Si tengono poi in considerazione l’efficienza della depurazione delle acque reflue e della rete fognaria allacciata almeno all’80% su tutto il territorio comunale, la raccolta differenziata e un corretta gestione dei rifiuti pericolosi, vaste aree pedonali, piste ciclabili, arredo urbano curato, aree verdi. Ancora, le spiagge devono essere dotate di tutti i servizi e di personale addetto al salvataggio e garantire accessibilità per tutti, deve essere previsto uno spazio dedicato ai corsi di educazione ambientale per giovani, turisti e residenti, va diffusa l’Informazione su Bandiera Blu e pubblicati i dati sulle acque di balneazione.

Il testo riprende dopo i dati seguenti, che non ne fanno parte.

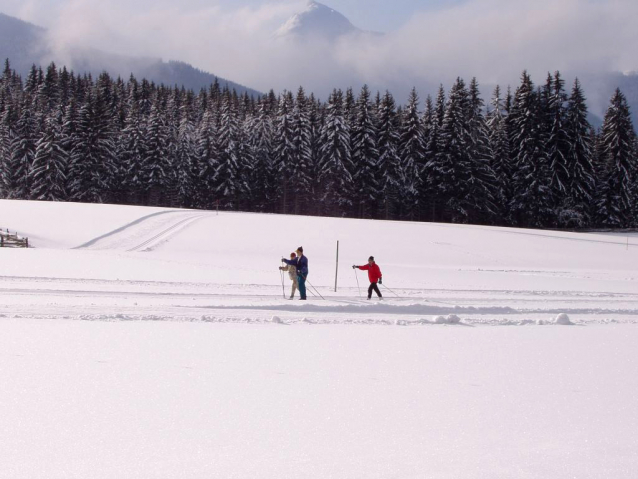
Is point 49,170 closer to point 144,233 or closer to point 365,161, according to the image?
point 144,233

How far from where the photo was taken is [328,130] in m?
54.6

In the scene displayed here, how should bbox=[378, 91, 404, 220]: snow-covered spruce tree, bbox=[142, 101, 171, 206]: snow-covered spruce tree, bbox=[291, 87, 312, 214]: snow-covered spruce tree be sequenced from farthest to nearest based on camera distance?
bbox=[142, 101, 171, 206]: snow-covered spruce tree < bbox=[291, 87, 312, 214]: snow-covered spruce tree < bbox=[378, 91, 404, 220]: snow-covered spruce tree

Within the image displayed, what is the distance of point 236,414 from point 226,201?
53.5 m

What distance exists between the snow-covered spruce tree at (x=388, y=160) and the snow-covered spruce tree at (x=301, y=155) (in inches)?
318

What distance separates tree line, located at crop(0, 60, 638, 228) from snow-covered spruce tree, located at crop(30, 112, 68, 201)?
0.43ft

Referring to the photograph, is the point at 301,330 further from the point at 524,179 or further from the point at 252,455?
the point at 524,179

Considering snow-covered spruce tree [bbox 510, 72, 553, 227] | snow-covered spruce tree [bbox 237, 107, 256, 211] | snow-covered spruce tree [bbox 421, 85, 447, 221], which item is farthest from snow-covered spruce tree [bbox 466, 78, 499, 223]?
snow-covered spruce tree [bbox 237, 107, 256, 211]

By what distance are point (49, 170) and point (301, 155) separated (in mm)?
26890

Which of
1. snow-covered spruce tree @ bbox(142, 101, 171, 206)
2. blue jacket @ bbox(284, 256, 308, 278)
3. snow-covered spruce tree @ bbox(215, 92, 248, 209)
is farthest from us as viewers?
snow-covered spruce tree @ bbox(142, 101, 171, 206)

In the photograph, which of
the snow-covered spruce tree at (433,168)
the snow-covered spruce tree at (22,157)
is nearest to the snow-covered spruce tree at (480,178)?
the snow-covered spruce tree at (433,168)

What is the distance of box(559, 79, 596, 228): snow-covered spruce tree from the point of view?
162 feet

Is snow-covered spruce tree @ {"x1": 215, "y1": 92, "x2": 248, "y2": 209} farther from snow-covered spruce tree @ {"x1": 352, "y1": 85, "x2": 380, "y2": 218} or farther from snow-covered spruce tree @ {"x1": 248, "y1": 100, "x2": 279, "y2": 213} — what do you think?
snow-covered spruce tree @ {"x1": 352, "y1": 85, "x2": 380, "y2": 218}

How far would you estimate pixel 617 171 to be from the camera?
50.5 meters

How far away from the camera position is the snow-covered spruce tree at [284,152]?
56.6 metres
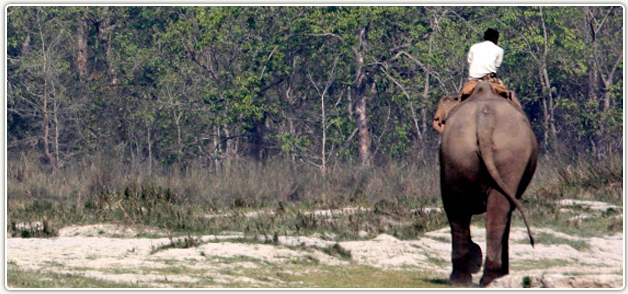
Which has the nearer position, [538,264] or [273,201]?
[538,264]

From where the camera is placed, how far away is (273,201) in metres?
20.3

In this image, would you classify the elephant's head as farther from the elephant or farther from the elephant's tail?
the elephant's tail

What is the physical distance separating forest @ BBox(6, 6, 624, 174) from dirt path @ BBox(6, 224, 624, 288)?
1454 centimetres

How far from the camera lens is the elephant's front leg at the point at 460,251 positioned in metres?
10.4

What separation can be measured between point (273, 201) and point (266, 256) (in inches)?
326

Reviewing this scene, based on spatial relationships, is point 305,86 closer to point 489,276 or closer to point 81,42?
point 81,42

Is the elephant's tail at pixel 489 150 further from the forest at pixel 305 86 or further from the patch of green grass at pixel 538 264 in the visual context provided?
the forest at pixel 305 86

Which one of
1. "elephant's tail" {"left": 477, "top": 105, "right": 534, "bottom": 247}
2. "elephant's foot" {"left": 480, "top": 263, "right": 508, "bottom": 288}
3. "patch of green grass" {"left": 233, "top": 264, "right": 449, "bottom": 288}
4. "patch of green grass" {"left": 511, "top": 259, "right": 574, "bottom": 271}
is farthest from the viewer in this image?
"patch of green grass" {"left": 511, "top": 259, "right": 574, "bottom": 271}

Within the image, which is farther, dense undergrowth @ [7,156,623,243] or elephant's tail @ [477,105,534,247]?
dense undergrowth @ [7,156,623,243]

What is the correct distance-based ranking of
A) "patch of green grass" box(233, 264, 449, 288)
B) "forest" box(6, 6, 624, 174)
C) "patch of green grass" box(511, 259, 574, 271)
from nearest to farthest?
"patch of green grass" box(233, 264, 449, 288) → "patch of green grass" box(511, 259, 574, 271) → "forest" box(6, 6, 624, 174)

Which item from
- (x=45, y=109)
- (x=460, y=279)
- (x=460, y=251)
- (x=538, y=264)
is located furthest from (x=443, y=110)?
(x=45, y=109)

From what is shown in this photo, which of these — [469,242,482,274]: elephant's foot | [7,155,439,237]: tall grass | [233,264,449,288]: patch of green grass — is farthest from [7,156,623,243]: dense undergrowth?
[469,242,482,274]: elephant's foot

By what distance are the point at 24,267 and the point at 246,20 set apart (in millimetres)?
20020

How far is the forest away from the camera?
95.8 ft
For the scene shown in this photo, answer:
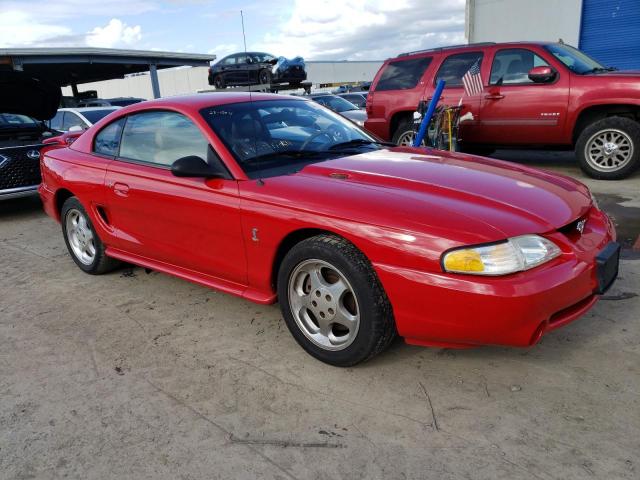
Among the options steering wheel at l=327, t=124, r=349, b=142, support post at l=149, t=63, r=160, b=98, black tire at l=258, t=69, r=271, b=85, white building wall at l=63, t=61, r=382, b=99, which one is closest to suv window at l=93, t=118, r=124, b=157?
steering wheel at l=327, t=124, r=349, b=142

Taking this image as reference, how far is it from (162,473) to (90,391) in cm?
86

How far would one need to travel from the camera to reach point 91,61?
20.4 metres

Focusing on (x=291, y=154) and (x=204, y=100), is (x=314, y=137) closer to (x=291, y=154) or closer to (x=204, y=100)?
(x=291, y=154)

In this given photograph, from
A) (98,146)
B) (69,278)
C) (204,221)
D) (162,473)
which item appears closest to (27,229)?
(69,278)

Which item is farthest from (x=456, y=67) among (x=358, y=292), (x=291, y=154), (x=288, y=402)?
(x=288, y=402)

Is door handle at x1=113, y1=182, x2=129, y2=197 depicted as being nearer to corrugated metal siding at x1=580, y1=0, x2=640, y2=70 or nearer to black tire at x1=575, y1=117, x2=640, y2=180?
black tire at x1=575, y1=117, x2=640, y2=180

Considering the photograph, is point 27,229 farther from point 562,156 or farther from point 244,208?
point 562,156

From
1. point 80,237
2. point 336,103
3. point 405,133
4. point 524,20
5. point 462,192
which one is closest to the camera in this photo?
point 462,192

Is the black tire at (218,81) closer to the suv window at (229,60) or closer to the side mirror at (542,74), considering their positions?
the suv window at (229,60)

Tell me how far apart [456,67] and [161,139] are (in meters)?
5.58

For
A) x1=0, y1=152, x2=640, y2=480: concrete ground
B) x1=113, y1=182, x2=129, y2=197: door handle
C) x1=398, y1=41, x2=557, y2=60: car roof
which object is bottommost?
x1=0, y1=152, x2=640, y2=480: concrete ground

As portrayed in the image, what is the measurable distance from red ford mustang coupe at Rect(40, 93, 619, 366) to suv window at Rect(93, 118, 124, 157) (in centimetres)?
2

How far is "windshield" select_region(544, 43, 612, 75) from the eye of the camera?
713 centimetres

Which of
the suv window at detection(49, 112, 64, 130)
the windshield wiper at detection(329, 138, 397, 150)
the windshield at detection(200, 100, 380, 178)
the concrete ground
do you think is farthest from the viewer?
the suv window at detection(49, 112, 64, 130)
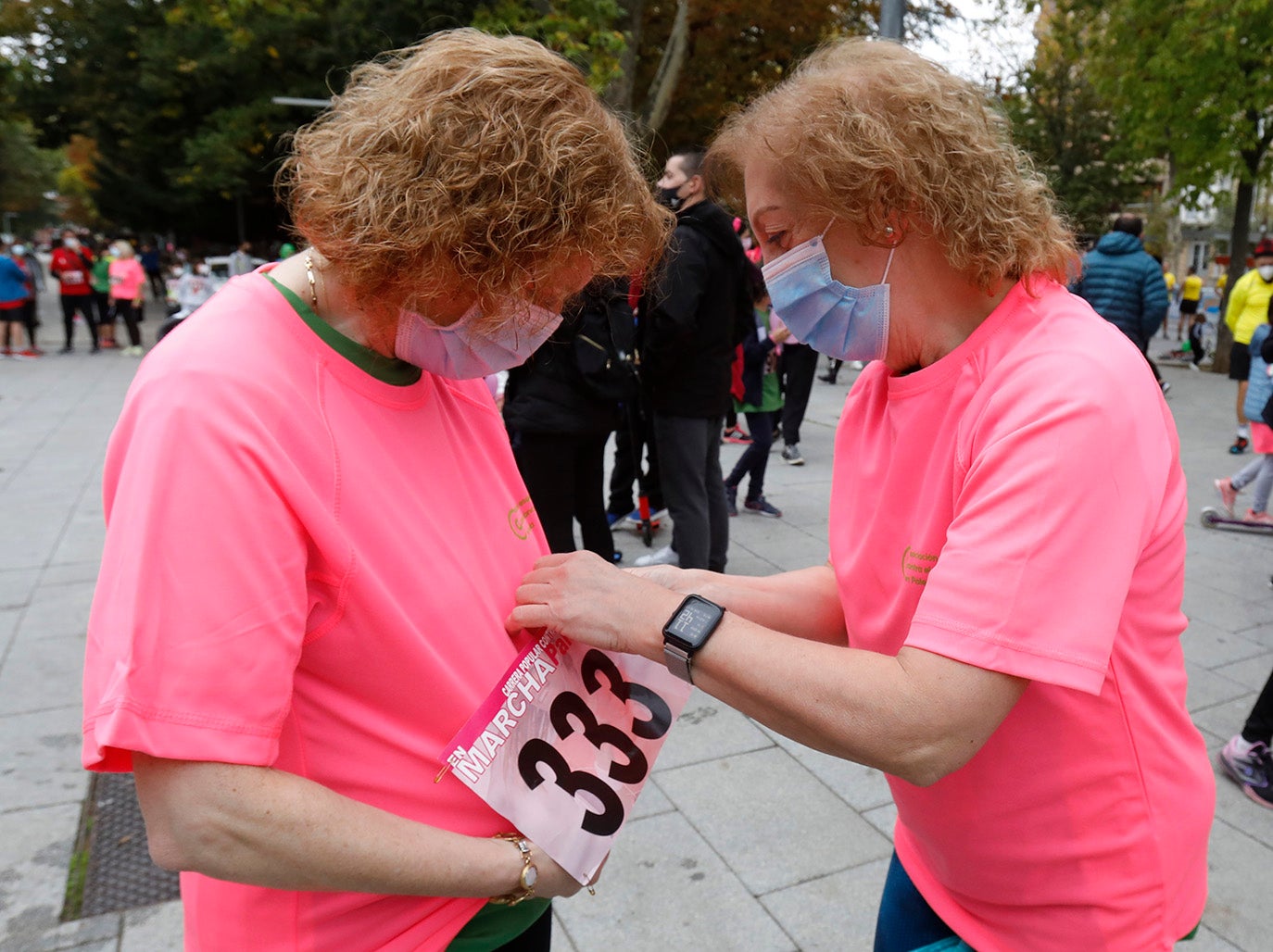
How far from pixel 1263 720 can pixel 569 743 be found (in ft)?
10.2

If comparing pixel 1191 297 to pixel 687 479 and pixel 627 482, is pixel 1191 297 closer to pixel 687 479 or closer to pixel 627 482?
pixel 627 482

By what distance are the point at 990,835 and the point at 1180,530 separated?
0.50m

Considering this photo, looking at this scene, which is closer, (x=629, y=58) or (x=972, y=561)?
(x=972, y=561)

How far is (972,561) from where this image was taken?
3.59 feet

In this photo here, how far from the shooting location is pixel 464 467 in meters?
1.36

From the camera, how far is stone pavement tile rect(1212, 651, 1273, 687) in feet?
13.9

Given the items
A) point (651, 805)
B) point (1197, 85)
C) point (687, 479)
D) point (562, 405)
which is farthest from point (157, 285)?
point (651, 805)

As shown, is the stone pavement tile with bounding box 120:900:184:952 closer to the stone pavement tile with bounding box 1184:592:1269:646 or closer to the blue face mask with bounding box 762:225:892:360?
the blue face mask with bounding box 762:225:892:360

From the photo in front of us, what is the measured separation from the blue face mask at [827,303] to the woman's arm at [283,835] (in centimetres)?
94

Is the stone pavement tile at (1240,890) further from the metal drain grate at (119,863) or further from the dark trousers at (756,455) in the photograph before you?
the dark trousers at (756,455)

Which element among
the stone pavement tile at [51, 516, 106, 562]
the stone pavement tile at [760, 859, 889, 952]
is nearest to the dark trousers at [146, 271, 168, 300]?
the stone pavement tile at [51, 516, 106, 562]

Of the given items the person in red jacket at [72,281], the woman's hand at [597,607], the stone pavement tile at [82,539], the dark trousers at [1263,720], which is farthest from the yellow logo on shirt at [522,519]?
the person in red jacket at [72,281]

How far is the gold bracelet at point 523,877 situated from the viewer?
1.21m

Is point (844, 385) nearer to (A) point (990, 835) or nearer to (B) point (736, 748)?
(B) point (736, 748)
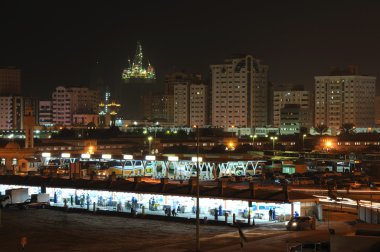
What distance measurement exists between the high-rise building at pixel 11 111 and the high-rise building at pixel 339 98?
58665 millimetres

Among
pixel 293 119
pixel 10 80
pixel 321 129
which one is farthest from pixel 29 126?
pixel 10 80

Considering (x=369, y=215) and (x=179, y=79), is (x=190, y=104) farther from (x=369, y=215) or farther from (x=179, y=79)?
(x=369, y=215)

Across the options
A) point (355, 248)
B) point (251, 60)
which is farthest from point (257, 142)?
point (355, 248)

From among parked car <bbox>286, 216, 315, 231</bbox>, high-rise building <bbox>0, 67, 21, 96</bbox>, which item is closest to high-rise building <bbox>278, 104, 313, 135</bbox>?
high-rise building <bbox>0, 67, 21, 96</bbox>

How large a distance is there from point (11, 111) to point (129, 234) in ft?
395

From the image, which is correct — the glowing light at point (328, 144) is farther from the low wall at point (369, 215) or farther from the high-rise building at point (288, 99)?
the low wall at point (369, 215)

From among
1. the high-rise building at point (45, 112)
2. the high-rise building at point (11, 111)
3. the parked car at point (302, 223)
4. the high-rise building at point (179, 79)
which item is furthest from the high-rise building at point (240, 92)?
the parked car at point (302, 223)

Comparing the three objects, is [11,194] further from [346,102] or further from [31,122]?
[346,102]

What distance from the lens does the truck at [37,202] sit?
3170 centimetres

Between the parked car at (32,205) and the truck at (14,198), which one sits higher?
the truck at (14,198)

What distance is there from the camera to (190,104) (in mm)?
133000

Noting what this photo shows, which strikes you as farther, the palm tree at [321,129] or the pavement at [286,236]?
the palm tree at [321,129]

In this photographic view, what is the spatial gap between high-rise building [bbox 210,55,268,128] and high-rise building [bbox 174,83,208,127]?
8.69 metres

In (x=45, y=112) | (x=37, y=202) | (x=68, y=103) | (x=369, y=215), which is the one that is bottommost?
A: (x=37, y=202)
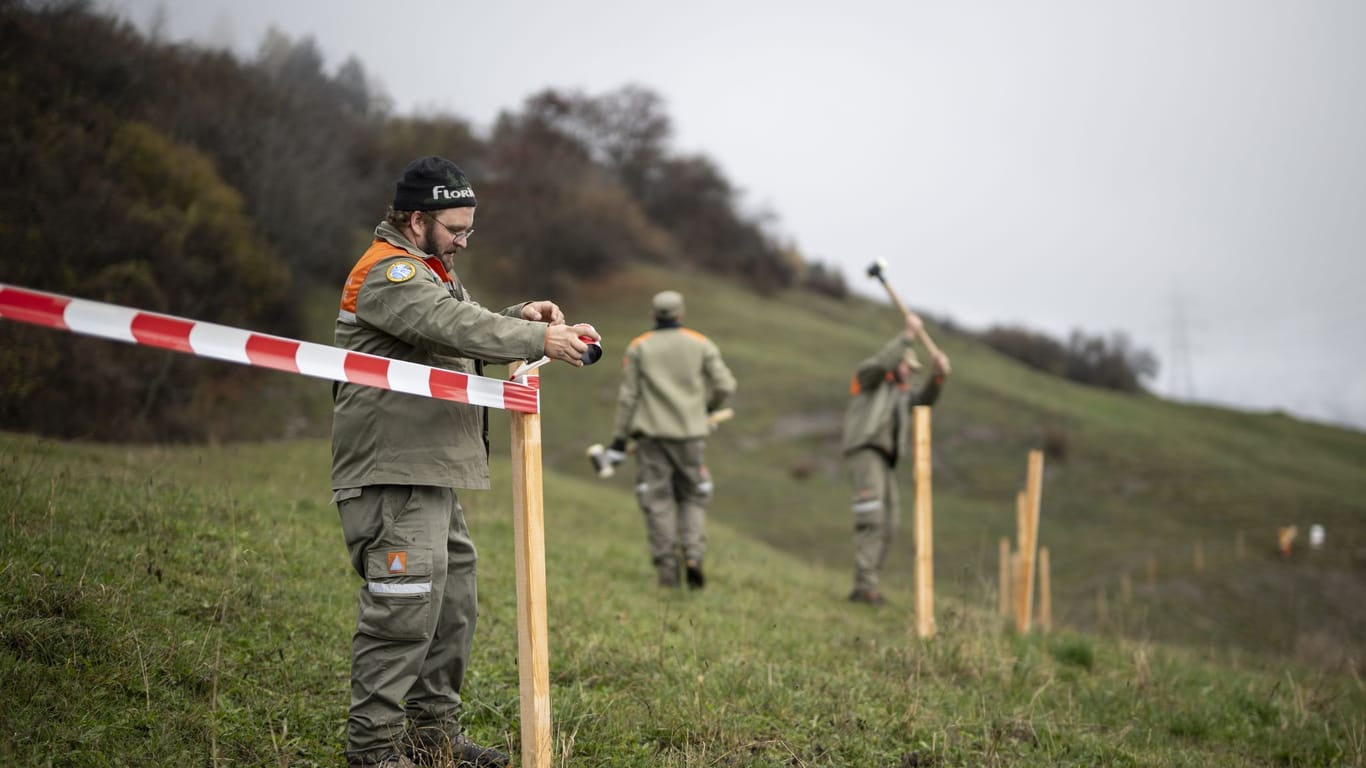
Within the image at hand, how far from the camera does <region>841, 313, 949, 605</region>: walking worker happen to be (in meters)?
9.38

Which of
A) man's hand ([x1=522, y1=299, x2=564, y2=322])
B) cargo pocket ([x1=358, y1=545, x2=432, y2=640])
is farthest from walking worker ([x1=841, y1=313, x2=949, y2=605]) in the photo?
cargo pocket ([x1=358, y1=545, x2=432, y2=640])

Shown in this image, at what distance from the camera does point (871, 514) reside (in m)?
9.46

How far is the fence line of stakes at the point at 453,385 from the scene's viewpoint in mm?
2818

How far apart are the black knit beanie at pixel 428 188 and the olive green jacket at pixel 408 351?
0.49ft

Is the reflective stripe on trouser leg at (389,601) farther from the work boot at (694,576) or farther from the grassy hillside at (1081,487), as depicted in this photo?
the grassy hillside at (1081,487)

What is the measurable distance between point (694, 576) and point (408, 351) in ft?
17.5

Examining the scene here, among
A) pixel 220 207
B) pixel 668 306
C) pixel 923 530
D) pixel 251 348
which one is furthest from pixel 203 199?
pixel 251 348

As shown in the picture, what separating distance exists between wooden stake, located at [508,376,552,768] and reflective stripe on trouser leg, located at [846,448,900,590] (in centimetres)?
620

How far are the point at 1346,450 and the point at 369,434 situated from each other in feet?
153

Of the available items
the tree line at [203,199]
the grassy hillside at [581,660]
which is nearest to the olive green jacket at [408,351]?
the grassy hillside at [581,660]

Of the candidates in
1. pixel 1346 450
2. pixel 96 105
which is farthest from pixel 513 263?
pixel 1346 450

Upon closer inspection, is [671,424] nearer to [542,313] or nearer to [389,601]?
[542,313]

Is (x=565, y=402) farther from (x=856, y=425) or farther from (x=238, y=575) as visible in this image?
(x=238, y=575)

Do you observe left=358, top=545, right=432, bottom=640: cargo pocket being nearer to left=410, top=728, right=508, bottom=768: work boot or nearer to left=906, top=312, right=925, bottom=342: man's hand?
left=410, top=728, right=508, bottom=768: work boot
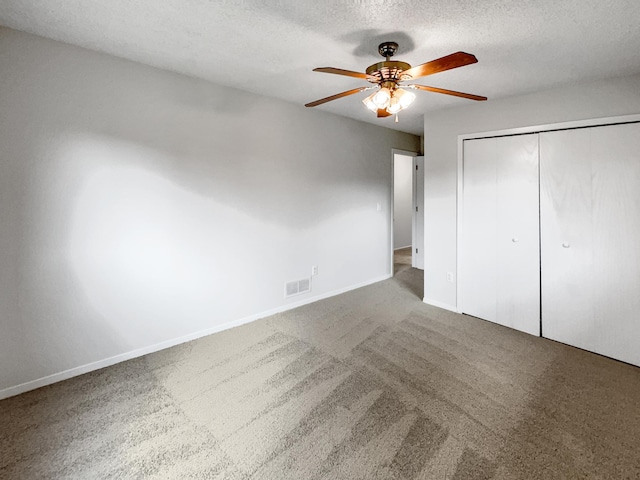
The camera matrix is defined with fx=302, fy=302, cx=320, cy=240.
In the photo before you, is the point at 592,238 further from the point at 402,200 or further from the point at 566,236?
the point at 402,200

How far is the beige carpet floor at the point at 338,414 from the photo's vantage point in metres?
1.53

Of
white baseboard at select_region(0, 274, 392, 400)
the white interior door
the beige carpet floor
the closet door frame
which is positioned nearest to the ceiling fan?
the closet door frame

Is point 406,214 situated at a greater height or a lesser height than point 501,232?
greater

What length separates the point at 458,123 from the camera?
3402mm

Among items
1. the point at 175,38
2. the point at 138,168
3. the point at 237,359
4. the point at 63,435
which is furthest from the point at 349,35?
the point at 63,435

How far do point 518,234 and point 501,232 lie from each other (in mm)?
155

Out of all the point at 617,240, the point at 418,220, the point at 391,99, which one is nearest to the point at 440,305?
the point at 617,240

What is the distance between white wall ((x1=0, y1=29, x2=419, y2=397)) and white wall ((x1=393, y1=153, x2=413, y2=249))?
4.03 metres

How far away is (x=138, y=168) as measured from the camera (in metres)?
2.48

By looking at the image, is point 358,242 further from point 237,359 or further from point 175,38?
point 175,38

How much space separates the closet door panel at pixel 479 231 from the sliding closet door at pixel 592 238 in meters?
0.45

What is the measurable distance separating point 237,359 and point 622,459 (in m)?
2.45

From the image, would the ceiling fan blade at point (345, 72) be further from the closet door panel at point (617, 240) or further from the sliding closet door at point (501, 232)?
the closet door panel at point (617, 240)

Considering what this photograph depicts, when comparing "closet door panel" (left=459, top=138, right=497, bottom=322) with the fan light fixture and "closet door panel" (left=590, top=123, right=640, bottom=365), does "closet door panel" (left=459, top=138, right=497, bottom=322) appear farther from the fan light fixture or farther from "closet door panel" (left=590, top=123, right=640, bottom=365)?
the fan light fixture
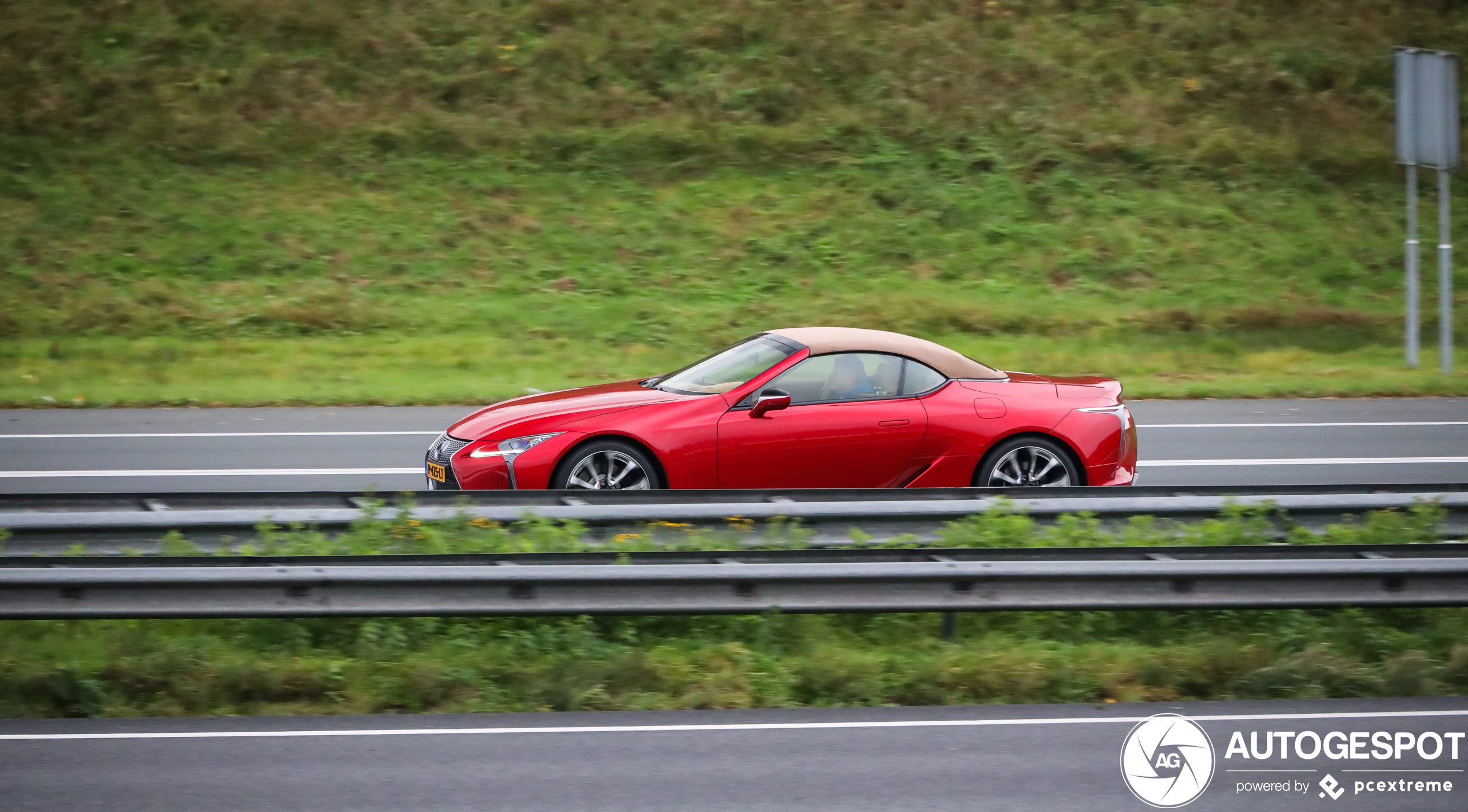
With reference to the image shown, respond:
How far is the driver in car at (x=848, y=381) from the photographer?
30.4 ft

Sono infine richiesti strutture alberghiere, servizi di utilità pubblica sanitaria, informazioni turistiche e segnaletica aggiornata, certificazione ambientale e/o delle procedure delle attività istituzionali e delle strutture turistiche presenti sul territorio comunale e la presenza di attività di pesca ben inserita nel contesto della località marina.
525 spiagge italiane premiate, il primato alla Liguria
Analizzando i risultati ottenuti, sono 257 i Comuni che hanno ottenuto il riconoscimento rispetto ai 246 del 2025. Come precisa il presidente della Fondazione Fee Italia, Claudio Mazza, particolarmente significativo è il risultato emerso dal lavoro svolto sui “piani di azioni per la Sostenibilità“, da 2 anni richiesti alle Amministrazioni comunali, D’altronde, oggi il turismo internazionale premia le destinazioni che sanno coniugare bellezza, sostenibilità, innovazione e qualità dei servizi e della vita.
La Bandiera Blu 2026 è andata in totale a 525 spiagge (Elenco Spiagge Bandiera Blu 2026) tra le quali 14 new entry: Amendolara, Montegiordano, Falerna e Locri in Calabria; Rimini in Emilia Romagna; Andora e Taggia in Liguria; Limone sul Garda in Lombardia; Morciano di Leuca e Tricase in Puglia; Teulada in Sardegna; Ispica e Lipari in Sicilia e il Monte Argentario in Toscana.

La regione con più Bandiere Blu, ben 35 si conferma la Liguria con i suoi 359 km di costa. Seguono, entrambe con 27 riconoscimenti, la Puglia e la Calabria, che aggiunge quattro ingressi. 20 bandiere per Campania, Marche e Toscana, 17 per la Sardegna, 16 per la Sicilia (con 2 nuove località) e l’Abruzzo.
Assegnazioni oltre la top five, laghi e approdi
Il Trentino Alto Adige conferma i suoi 123 Comuni, mentre in Emilia Romagna sono state premiate 11 località. Il Lazio ne perde una e scende a 10 e il Veneto conferma 9 Bandiere assegnate: 7 in provincia di Venezia, a Bibione (San Michele al Tagliamento), Caorle, Eraclea Mare, Lido di Jesolo, Cavallino-Treporti, Lido di Venezia e Sottomarina Isola Verde (Chioggia), e 2 in provincia di Rovigo, Rosolina Mare e Porto Tolle.

La Basilicata conferma le sue 5 e il Piemonte 4. Chiude la classifica il Molise con appena 2. Per quanto riguarda i laghi, ne sono stati premiati 23; 87 invece gli approdi Bandiera Blu, a dimostrazione che la portualità turistica ha consolidato le scelte di sostenibilità intraprese, rispondendo ai requisiti richiesti per ottenere il riconoscimento.